--- start of Stored rows ---
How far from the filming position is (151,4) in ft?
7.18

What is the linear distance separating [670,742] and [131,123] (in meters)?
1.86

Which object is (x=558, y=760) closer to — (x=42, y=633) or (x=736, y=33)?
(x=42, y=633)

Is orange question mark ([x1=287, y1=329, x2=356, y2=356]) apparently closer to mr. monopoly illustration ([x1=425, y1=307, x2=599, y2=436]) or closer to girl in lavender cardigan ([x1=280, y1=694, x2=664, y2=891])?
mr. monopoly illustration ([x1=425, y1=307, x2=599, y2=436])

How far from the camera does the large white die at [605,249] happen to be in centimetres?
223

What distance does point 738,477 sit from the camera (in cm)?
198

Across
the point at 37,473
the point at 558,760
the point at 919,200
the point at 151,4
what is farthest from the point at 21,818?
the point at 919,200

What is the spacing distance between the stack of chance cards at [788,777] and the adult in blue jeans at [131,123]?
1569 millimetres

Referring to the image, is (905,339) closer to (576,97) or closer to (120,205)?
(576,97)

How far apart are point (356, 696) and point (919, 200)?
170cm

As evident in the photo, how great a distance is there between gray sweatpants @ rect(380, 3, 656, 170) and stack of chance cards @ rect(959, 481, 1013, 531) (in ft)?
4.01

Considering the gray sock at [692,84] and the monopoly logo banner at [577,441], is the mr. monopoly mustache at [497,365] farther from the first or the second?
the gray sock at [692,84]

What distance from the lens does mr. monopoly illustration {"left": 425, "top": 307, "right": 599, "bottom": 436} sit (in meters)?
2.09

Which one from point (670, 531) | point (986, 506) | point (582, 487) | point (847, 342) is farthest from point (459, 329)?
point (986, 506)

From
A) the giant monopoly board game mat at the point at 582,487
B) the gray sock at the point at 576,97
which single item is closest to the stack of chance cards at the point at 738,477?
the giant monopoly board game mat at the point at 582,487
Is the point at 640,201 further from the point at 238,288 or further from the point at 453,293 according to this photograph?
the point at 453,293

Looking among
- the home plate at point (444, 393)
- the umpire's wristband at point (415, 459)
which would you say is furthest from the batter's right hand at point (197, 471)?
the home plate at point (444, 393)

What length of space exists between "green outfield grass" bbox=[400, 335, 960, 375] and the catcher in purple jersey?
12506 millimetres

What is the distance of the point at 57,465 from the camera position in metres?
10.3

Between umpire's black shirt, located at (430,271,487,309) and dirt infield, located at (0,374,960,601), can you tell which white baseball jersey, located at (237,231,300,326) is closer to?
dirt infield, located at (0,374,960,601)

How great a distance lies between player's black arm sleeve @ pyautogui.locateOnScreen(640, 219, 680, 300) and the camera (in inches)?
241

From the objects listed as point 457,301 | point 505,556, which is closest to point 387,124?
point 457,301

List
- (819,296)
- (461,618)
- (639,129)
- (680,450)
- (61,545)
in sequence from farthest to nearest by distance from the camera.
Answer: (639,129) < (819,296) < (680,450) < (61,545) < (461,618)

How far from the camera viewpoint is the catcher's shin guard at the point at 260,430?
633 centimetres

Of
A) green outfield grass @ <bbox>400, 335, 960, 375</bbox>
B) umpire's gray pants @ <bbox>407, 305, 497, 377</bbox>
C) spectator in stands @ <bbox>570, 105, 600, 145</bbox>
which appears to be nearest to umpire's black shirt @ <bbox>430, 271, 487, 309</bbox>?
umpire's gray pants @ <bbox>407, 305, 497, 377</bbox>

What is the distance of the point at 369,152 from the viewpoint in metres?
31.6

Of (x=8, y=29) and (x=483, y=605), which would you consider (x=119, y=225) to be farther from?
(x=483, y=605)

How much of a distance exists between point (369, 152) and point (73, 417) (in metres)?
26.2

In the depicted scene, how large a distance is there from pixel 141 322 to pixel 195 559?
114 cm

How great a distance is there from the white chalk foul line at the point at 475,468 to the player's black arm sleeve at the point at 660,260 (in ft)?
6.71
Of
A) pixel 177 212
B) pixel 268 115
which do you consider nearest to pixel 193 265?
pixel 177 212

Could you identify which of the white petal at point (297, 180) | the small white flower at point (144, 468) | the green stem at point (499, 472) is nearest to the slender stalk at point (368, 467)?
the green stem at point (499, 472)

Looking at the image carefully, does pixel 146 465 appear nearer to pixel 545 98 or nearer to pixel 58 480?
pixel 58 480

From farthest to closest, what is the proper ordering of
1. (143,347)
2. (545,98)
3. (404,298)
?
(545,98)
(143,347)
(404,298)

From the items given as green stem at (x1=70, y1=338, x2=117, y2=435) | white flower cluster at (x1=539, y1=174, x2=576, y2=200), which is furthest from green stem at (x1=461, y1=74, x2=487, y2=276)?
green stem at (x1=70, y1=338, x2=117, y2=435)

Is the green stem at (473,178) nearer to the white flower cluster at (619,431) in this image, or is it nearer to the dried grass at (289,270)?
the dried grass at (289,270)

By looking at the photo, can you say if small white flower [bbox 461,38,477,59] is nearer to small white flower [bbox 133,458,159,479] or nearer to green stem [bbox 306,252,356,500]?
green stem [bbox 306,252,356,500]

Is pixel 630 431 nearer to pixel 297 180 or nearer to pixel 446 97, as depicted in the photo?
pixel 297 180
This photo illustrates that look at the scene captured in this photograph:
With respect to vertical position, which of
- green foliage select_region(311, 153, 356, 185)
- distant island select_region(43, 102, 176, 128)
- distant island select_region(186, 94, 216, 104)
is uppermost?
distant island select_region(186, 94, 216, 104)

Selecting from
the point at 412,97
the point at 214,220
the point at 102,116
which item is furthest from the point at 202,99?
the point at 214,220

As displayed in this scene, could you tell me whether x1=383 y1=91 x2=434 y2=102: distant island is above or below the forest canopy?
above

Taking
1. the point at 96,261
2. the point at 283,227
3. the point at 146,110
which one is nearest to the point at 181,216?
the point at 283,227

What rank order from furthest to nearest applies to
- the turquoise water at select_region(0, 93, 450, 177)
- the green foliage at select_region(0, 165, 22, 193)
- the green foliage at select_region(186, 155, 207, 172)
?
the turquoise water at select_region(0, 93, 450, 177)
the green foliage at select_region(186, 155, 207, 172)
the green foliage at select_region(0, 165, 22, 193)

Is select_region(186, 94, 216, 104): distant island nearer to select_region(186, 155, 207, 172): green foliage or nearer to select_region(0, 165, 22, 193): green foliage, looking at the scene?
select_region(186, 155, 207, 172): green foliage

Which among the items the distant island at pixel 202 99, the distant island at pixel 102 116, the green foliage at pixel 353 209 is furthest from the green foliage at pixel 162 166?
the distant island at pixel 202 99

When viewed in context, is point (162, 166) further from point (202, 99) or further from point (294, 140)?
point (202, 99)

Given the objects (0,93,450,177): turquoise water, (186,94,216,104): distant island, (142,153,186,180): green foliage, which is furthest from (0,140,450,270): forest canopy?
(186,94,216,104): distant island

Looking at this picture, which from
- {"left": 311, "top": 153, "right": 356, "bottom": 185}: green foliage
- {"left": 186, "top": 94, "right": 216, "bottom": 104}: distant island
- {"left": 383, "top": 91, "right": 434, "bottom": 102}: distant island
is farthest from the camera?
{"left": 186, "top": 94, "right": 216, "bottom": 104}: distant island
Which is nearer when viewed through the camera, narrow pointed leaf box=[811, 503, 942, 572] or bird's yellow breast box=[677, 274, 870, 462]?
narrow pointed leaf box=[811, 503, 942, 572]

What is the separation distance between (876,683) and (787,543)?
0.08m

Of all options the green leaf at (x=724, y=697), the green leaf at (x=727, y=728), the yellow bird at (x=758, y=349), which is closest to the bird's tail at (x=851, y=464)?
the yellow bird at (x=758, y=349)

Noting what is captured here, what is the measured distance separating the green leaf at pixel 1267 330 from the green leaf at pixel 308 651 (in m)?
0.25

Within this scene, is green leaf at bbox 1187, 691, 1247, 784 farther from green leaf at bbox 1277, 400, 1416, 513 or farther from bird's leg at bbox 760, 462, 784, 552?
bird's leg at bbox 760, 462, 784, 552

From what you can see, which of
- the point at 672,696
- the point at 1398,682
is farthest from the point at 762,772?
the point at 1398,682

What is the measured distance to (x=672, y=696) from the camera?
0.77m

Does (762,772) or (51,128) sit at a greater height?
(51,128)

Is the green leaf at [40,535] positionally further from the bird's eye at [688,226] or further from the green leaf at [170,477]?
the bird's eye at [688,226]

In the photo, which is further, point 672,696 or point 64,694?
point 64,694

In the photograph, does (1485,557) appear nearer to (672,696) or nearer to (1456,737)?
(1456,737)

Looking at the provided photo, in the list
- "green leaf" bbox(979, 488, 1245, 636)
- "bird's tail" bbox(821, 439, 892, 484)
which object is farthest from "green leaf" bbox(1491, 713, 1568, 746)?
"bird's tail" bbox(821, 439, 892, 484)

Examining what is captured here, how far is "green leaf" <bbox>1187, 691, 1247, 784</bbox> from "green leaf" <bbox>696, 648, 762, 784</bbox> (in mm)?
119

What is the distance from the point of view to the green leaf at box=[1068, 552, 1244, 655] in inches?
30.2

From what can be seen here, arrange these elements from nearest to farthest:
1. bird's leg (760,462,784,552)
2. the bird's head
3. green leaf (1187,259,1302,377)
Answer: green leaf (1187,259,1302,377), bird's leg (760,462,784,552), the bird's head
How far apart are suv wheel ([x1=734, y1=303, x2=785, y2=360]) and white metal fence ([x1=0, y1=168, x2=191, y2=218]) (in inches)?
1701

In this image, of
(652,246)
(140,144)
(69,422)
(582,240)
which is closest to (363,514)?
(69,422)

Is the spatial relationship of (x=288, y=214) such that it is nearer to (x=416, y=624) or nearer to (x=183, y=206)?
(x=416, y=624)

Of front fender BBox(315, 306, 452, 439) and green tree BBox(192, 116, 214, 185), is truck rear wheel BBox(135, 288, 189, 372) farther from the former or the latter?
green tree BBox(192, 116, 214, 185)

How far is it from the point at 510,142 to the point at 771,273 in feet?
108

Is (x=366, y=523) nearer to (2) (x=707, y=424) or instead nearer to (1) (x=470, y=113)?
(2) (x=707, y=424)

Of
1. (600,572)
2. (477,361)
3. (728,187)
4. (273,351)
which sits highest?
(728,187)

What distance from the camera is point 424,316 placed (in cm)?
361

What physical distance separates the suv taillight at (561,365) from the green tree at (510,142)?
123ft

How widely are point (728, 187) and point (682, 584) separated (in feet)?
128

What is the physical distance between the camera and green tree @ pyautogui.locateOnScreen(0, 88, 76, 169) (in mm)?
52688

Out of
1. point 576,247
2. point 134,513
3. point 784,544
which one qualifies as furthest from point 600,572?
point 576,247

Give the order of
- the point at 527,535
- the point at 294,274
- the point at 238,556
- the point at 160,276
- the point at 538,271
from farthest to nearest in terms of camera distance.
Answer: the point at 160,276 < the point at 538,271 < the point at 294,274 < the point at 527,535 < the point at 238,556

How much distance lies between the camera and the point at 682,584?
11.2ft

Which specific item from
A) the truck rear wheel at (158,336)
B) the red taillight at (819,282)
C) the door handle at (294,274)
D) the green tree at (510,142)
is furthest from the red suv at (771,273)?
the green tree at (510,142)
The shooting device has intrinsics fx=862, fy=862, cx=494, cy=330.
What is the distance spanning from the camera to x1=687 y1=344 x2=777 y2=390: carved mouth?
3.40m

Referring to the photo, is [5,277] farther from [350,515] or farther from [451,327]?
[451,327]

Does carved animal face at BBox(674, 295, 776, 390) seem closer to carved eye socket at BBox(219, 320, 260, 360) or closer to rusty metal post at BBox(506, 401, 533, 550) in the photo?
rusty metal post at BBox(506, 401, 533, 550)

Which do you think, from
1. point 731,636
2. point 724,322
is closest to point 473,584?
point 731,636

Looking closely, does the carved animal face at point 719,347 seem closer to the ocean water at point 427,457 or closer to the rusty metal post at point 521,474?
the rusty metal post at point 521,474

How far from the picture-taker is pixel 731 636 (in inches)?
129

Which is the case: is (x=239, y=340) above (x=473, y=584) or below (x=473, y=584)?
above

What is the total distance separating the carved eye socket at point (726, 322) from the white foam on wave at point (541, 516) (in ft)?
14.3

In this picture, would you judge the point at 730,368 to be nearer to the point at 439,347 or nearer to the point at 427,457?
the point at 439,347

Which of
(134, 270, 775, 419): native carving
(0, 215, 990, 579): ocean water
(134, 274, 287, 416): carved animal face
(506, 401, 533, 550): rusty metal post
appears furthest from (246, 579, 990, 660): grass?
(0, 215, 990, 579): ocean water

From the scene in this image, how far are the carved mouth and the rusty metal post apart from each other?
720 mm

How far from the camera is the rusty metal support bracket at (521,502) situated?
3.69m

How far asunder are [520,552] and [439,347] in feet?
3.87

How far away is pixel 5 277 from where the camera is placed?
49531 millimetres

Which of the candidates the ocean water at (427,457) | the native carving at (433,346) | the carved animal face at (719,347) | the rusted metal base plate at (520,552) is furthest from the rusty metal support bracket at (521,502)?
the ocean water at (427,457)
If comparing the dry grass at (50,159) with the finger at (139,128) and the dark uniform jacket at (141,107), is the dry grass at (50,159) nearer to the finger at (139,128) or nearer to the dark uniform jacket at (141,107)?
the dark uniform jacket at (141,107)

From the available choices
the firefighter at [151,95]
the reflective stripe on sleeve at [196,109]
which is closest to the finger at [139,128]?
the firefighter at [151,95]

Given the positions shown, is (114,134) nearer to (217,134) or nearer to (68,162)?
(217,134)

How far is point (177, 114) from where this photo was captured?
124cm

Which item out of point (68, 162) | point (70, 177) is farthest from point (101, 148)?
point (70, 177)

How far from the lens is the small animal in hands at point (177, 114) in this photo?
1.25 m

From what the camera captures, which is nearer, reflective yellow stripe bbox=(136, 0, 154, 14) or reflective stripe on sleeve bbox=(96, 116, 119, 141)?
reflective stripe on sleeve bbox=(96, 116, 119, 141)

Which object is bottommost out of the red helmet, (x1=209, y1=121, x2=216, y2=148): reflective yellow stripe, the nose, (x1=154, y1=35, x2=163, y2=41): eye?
--- end of Stored rows ---
§ Exercise objective
The line containing "Which item out" marks the start; retype it and each line after it through the end of the records above, exactly.

§ Solution for this problem
Which item out of point (68, 162) | point (70, 177) is farthest from point (101, 148)?
point (70, 177)

How far from the lens is the small animal in hands at point (177, 114) in this photo?
1.25 m

From what the camera captures, which is nearer, reflective yellow stripe bbox=(136, 0, 154, 14) or reflective stripe on sleeve bbox=(96, 116, 119, 141)?
reflective stripe on sleeve bbox=(96, 116, 119, 141)

Which object is bottommost out of the red helmet, (x1=209, y1=121, x2=216, y2=148): reflective yellow stripe, the nose, (x1=154, y1=35, x2=163, y2=41): eye?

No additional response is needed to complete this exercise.